Only the lines from the one containing "From mud brick" through the final line of the material below should be output, exactly as they stand.

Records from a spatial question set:
[start]

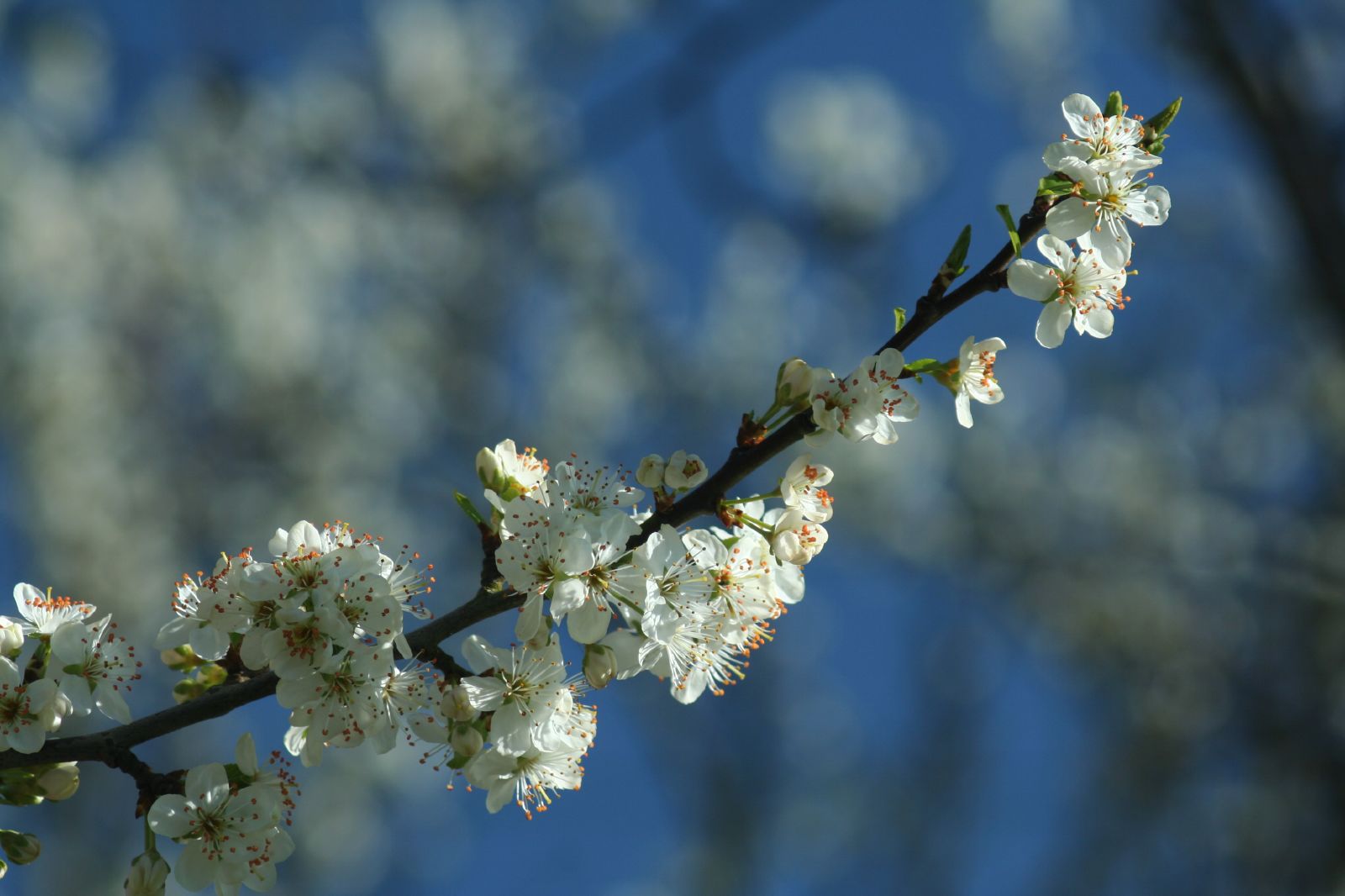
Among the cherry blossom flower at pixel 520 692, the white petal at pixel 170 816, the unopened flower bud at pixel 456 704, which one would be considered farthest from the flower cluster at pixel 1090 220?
the white petal at pixel 170 816

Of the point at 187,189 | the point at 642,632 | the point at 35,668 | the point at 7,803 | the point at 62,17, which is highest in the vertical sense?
the point at 187,189

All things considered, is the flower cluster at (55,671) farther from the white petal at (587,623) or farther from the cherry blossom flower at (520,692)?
the white petal at (587,623)

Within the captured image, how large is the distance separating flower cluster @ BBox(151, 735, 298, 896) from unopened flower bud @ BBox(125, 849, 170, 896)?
0.01m

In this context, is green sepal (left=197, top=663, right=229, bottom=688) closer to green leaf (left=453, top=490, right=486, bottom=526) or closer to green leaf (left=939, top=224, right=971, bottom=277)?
green leaf (left=453, top=490, right=486, bottom=526)

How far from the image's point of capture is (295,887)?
906 centimetres

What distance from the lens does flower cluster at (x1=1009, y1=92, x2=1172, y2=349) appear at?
1855 millimetres

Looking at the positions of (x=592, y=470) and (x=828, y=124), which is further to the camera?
(x=828, y=124)

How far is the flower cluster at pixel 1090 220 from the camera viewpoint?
186cm

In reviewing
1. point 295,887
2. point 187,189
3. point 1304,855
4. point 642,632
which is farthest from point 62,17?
point 1304,855

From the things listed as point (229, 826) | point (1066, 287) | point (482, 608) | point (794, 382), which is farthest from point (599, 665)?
point (1066, 287)

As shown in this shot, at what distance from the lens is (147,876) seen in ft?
6.13

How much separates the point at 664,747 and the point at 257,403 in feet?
14.8

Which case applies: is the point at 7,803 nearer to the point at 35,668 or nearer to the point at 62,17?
the point at 35,668

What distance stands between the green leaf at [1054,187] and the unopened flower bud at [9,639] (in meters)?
1.77
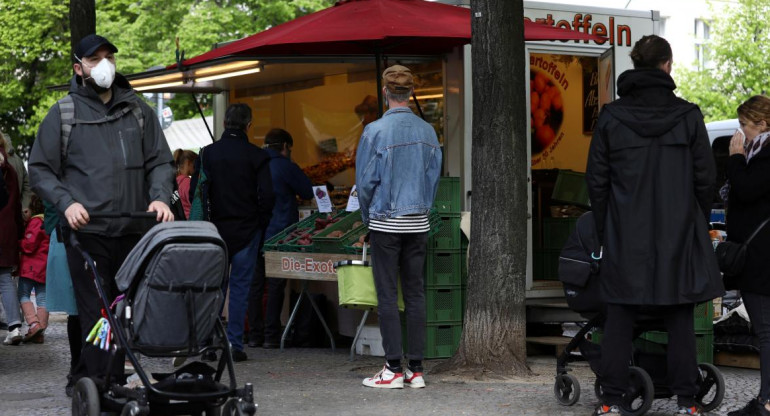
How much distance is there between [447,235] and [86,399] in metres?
4.03

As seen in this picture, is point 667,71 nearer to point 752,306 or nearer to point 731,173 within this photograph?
point 731,173

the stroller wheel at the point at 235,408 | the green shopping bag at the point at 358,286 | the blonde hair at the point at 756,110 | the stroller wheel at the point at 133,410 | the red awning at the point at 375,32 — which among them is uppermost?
the red awning at the point at 375,32

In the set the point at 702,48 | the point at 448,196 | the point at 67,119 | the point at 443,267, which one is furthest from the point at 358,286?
the point at 702,48

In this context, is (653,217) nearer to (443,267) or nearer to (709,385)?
(709,385)

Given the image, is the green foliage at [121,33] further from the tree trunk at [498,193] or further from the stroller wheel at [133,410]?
the stroller wheel at [133,410]

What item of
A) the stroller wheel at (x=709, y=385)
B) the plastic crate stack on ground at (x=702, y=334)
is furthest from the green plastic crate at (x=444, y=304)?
the stroller wheel at (x=709, y=385)

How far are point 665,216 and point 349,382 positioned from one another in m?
2.91

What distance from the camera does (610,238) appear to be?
618 cm

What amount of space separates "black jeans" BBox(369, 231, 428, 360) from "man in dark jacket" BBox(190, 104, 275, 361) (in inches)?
65.6

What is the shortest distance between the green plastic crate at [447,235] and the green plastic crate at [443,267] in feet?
0.13

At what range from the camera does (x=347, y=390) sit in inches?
305

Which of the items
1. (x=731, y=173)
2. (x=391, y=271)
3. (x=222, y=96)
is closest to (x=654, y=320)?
(x=731, y=173)

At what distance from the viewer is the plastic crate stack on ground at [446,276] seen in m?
9.06

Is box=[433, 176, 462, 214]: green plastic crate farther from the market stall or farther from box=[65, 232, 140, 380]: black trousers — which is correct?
box=[65, 232, 140, 380]: black trousers
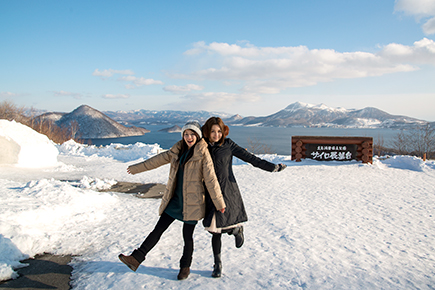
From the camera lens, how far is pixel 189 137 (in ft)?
8.46

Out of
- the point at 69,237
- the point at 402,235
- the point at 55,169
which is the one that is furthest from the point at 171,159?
the point at 55,169

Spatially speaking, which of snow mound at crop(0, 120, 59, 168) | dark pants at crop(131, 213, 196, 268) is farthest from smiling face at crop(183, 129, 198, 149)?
snow mound at crop(0, 120, 59, 168)

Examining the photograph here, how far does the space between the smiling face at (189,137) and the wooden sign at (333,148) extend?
29.6 ft

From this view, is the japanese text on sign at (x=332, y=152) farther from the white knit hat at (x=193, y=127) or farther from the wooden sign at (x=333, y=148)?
the white knit hat at (x=193, y=127)

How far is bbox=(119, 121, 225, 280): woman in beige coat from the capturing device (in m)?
2.50

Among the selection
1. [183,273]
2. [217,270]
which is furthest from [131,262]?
[217,270]

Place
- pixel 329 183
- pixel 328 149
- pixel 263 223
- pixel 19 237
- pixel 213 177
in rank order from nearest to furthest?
pixel 213 177, pixel 19 237, pixel 263 223, pixel 329 183, pixel 328 149

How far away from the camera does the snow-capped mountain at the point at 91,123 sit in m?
87.4

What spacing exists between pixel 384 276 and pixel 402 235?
1531 mm

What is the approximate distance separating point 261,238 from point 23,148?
9881 millimetres

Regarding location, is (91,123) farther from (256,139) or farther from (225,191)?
(225,191)

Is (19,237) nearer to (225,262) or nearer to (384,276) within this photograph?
(225,262)

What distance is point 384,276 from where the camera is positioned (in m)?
2.73

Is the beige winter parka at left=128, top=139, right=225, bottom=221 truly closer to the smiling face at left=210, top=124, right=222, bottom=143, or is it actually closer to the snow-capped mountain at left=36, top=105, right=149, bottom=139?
the smiling face at left=210, top=124, right=222, bottom=143
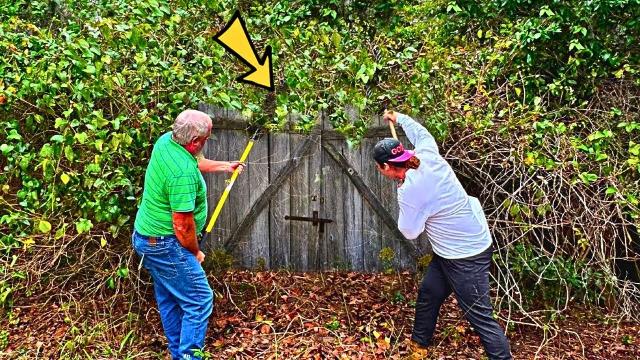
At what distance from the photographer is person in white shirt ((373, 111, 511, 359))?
3094 mm

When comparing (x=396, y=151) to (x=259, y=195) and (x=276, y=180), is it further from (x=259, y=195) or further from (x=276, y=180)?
(x=259, y=195)

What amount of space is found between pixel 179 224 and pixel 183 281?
1.40 feet

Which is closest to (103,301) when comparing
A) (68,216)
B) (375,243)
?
(68,216)

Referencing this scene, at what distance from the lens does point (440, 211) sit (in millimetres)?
3166

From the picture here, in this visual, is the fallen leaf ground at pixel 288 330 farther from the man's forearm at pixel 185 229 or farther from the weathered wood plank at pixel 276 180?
the man's forearm at pixel 185 229

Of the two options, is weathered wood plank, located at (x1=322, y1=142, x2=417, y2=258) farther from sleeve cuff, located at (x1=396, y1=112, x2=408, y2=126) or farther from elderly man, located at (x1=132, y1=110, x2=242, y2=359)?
elderly man, located at (x1=132, y1=110, x2=242, y2=359)

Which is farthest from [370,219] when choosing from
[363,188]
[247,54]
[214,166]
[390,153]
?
[247,54]

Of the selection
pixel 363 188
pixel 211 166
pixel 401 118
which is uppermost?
pixel 401 118

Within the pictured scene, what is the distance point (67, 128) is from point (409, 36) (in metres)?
3.11

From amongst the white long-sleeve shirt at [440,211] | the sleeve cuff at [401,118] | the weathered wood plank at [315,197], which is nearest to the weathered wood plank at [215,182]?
the weathered wood plank at [315,197]

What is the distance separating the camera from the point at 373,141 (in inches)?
168

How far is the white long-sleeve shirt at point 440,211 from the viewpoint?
10.1 ft

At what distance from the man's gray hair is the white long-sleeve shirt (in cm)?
129

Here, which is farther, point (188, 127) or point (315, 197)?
point (315, 197)
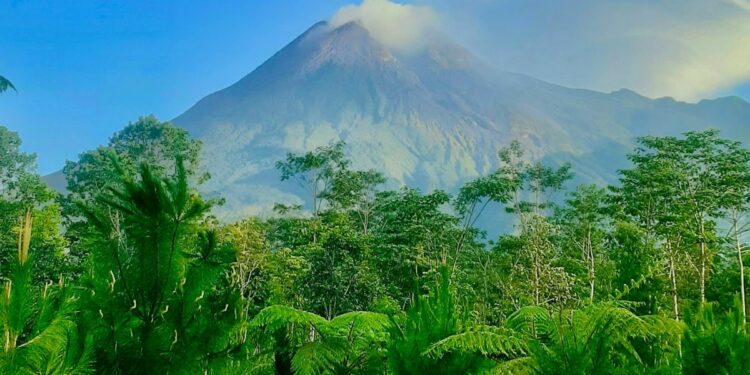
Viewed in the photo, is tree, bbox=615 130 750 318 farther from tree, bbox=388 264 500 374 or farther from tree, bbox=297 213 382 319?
tree, bbox=388 264 500 374

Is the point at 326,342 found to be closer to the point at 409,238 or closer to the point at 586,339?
Answer: the point at 586,339

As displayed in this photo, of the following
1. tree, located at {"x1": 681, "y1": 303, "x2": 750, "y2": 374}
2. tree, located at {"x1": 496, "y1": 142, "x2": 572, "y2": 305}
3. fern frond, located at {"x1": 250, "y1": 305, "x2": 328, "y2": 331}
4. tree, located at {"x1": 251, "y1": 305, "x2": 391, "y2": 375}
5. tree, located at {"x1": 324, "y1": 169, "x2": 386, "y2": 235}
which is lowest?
tree, located at {"x1": 681, "y1": 303, "x2": 750, "y2": 374}

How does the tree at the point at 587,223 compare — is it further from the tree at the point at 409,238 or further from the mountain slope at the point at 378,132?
the mountain slope at the point at 378,132

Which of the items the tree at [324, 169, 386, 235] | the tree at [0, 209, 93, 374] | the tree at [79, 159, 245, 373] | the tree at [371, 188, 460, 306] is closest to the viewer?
the tree at [0, 209, 93, 374]

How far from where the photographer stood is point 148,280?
8.61 feet

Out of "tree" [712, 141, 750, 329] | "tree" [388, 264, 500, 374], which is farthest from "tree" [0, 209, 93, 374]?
"tree" [712, 141, 750, 329]

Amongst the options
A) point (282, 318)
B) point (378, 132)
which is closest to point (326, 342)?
point (282, 318)

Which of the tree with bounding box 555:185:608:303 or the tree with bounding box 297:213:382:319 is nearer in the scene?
the tree with bounding box 297:213:382:319

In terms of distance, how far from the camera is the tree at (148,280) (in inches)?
101

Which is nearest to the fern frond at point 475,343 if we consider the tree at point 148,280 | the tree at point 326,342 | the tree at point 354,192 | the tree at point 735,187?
the tree at point 326,342

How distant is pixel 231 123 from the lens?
18388 centimetres

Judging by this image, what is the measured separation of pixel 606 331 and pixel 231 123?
7341 inches

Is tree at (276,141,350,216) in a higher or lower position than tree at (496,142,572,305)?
higher

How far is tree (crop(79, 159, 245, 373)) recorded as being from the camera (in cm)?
256
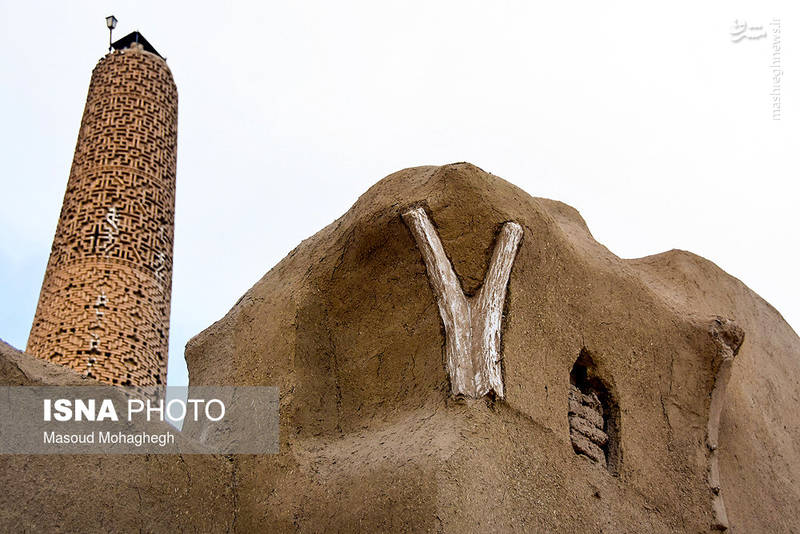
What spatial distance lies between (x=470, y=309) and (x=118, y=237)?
4845 millimetres

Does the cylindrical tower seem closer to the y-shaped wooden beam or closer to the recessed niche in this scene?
the y-shaped wooden beam

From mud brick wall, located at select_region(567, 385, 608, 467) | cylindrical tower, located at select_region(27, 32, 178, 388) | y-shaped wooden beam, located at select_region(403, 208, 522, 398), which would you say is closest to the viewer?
y-shaped wooden beam, located at select_region(403, 208, 522, 398)

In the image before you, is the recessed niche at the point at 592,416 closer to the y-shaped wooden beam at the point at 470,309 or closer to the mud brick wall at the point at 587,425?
the mud brick wall at the point at 587,425

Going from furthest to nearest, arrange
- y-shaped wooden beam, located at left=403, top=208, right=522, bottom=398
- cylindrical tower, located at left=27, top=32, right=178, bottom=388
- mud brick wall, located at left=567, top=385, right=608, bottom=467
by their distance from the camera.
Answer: cylindrical tower, located at left=27, top=32, right=178, bottom=388 < mud brick wall, located at left=567, top=385, right=608, bottom=467 < y-shaped wooden beam, located at left=403, top=208, right=522, bottom=398

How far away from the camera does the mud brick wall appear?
716cm

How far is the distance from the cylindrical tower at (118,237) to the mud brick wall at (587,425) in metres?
4.52

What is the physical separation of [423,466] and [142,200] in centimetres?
581

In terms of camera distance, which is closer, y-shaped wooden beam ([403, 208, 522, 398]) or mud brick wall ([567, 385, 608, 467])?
y-shaped wooden beam ([403, 208, 522, 398])

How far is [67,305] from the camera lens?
9500 millimetres

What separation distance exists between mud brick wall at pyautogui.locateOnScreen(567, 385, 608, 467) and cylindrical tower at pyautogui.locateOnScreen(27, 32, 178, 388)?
14.8 feet

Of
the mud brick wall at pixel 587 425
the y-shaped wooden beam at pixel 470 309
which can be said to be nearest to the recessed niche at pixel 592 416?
the mud brick wall at pixel 587 425

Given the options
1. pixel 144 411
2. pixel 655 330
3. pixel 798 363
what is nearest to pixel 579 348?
pixel 655 330

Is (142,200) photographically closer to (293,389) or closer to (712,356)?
(293,389)

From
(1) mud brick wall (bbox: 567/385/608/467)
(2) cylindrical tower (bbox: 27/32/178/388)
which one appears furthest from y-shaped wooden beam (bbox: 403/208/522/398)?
(2) cylindrical tower (bbox: 27/32/178/388)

[end]

= Result for this task =
From mud brick wall, located at select_region(567, 385, 608, 467) | cylindrical tower, located at select_region(27, 32, 178, 388) | y-shaped wooden beam, located at select_region(403, 208, 522, 398), which would you say is closest to the viewer?
y-shaped wooden beam, located at select_region(403, 208, 522, 398)

In the image before you, is the recessed niche at the point at 592,416 closer to the y-shaped wooden beam at the point at 470,309 or closer to the mud brick wall at the point at 587,425?
the mud brick wall at the point at 587,425

Going from furthest to nearest, arrange
- y-shaped wooden beam, located at left=403, top=208, right=522, bottom=398
- cylindrical tower, located at left=27, top=32, right=178, bottom=388
- mud brick wall, located at left=567, top=385, right=608, bottom=467
by their distance from the camera.
Answer: cylindrical tower, located at left=27, top=32, right=178, bottom=388 < mud brick wall, located at left=567, top=385, right=608, bottom=467 < y-shaped wooden beam, located at left=403, top=208, right=522, bottom=398

How far away from the camera does the mud brick wall appear?
716cm

How far is the distance from the cylindrical tower at (118,237) to the mud brick wall at (587,425) in metres?
4.52

What is the physical separation of [423,466] and [142,200] in centimetres?
581

In terms of camera distance, which is closer, y-shaped wooden beam ([403, 208, 522, 398]) or mud brick wall ([567, 385, 608, 467])?
y-shaped wooden beam ([403, 208, 522, 398])

How far is [67,305] from the camera lens?
9500 millimetres

What separation distance exists between mud brick wall at pyautogui.locateOnScreen(567, 385, 608, 467) and cylindrical tower at pyautogui.locateOnScreen(27, 32, 178, 388)?
14.8 feet

Of
the mud brick wall at pixel 587 425
the y-shaped wooden beam at pixel 470 309
which can be said to be nearest to the recessed niche at pixel 592 416?
the mud brick wall at pixel 587 425

Given the options
1. pixel 144 411
2. pixel 655 330
3. pixel 798 363
what is nearest to pixel 579 348?
pixel 655 330

Is (142,200) photographically closer to (293,389) or closer to (712,356)?
(293,389)

From
(1) mud brick wall (bbox: 567/385/608/467)
(2) cylindrical tower (bbox: 27/32/178/388)
which one appears furthest from y-shaped wooden beam (bbox: 403/208/522/398)?
(2) cylindrical tower (bbox: 27/32/178/388)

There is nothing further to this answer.